#### [SOURCE TEXT]
'''

Inference

How The Washington Post Achieved AI Independence with Reliable Inference

2 seconds
response time
1.79B
monthly input tokens
Thousands
of queries per day

Executive Summary

The Washington Post needed reliable, independent AI inference for a public-facing journalism product.

They deployed open models on Together AI with dedicated endpoints and hybrid serverless capacity, maintaining full model control and predictable pricing.

As a result, they achieved consistent ~2-second responses, 1.79B tokens processed monthly, and enterprise-grade reliability for thousands of daily queries.

About The Washington Post

The Washington Post serves millions of users with award-winning journalism for all of America while pioneering AI innovation. Under CTO Vineet Khosla's leadership, The Post launched "Ask The Post AI" in November 2024 to deliver answers to users’ questions through the publication’s deeply-sourced, fact-based reporting powered by Together AI's model inference platform.

The Challenge

The Washington Post needed a reliable, independent model inference to power its AI journalism platform without vendor lock-in.

'''

(Collected data)
'''

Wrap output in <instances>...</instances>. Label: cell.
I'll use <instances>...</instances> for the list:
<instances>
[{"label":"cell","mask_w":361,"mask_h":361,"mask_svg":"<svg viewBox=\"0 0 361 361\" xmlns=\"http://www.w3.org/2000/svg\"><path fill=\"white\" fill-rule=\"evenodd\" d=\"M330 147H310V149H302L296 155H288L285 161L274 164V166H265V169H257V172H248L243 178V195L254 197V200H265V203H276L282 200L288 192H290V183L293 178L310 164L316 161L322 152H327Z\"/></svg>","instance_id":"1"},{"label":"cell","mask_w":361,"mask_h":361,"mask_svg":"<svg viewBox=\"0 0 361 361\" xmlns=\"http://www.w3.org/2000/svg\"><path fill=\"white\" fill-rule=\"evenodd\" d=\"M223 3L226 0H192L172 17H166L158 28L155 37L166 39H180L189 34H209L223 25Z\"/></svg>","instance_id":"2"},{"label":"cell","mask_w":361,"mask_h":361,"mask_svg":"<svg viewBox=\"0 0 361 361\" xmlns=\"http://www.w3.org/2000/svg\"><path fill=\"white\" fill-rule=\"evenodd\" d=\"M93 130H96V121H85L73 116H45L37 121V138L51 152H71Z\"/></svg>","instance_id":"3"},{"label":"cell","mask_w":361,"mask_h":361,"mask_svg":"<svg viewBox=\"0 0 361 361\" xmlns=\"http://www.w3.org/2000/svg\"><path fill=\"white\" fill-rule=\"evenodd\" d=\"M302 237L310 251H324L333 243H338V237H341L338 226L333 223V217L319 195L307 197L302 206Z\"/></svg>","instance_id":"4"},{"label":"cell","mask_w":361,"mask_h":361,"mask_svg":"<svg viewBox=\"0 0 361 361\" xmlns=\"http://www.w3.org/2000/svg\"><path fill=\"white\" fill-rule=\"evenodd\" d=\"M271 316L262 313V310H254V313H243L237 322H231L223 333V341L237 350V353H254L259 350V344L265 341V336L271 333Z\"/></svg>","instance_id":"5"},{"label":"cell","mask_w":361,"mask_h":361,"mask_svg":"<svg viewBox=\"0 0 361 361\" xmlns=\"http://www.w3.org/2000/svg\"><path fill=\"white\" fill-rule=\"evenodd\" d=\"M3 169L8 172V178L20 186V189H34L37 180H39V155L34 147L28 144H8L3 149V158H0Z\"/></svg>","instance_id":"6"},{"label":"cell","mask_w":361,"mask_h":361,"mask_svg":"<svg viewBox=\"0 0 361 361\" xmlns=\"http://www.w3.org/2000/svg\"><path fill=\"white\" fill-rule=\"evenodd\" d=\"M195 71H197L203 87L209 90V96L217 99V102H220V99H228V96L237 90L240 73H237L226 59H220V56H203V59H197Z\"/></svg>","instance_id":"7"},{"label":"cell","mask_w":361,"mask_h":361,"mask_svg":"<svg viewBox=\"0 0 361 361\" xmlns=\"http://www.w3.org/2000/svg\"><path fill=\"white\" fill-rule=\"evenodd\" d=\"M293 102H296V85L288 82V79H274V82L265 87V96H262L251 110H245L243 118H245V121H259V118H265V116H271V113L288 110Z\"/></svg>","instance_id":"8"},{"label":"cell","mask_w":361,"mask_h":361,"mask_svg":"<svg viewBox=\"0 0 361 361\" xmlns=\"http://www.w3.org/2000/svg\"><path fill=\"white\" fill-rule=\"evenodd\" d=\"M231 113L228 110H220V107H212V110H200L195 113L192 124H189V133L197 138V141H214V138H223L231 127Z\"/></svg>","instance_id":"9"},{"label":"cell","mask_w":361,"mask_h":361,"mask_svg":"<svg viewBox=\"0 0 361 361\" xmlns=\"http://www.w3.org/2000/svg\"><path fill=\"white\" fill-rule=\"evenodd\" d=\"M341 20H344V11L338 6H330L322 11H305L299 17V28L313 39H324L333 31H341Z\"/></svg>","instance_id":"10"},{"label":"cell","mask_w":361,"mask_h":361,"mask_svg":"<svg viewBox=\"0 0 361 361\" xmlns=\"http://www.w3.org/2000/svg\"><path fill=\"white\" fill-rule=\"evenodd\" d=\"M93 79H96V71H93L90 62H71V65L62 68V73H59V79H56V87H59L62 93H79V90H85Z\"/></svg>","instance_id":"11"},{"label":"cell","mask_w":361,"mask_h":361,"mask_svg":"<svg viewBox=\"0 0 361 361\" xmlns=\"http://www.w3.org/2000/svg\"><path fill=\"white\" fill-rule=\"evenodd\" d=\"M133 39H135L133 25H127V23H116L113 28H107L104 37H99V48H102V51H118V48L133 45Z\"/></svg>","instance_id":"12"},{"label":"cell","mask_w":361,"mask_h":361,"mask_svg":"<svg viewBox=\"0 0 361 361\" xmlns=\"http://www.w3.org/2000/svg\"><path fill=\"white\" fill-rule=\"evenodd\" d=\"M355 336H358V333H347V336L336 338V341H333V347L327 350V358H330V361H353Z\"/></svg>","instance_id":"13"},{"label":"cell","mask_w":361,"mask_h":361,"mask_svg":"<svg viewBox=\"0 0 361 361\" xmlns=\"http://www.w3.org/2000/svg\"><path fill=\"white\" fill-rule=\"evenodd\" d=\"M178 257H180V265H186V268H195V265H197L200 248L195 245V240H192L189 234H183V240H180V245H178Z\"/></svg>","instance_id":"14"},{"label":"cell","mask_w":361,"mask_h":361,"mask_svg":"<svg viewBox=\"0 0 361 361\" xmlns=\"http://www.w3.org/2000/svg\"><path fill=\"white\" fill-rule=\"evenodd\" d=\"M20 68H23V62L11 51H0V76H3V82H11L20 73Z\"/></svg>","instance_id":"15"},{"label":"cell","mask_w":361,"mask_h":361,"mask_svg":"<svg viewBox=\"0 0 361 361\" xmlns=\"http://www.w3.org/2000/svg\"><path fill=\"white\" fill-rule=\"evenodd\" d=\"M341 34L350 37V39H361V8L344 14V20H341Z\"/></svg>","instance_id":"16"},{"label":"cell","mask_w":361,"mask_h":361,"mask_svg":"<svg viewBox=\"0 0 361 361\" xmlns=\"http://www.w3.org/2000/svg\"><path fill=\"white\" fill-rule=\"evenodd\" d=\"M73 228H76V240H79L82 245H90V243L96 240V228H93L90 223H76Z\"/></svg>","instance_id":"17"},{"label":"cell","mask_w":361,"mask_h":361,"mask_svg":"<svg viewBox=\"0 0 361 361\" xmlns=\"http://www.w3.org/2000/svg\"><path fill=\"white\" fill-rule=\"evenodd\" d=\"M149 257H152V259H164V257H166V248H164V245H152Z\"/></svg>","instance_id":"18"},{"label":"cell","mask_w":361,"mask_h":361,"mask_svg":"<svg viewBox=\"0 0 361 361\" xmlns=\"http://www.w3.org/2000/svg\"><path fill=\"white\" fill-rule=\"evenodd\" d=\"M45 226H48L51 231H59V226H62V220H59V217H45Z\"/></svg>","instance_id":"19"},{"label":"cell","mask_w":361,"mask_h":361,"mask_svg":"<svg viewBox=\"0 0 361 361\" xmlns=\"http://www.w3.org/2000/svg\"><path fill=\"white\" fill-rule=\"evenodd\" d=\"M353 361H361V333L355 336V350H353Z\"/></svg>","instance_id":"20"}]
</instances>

'''

#### [TASKS TO COMPLETE]
1 – Using the case study about The Washington Post, decide whether each statement agrees with it, and answer yes or no with the deciding words quoted from the case study. (a) The Post processes about 1.79 billion tokens each month. (b) The Post chose closed, proprietary models for its inference. (c) Responses typically took around ten seconds.
2 – Translate this sentence from the case study about The Washington Post into Spanish: "The Washington Post needed reliable, independent AI inference for a public-facing journalism product."

#### [FINAL RESULTS]
1 –
(a) Yes: "1.79B tokens processed monthly"
(b) No: "They deployed open models on Together AI"
(c) No: "consistent ~2-second responses"

2 – The Washington Post necesitaba una inferencia de IA fiable e independiente para un producto periodístico dirigido al público.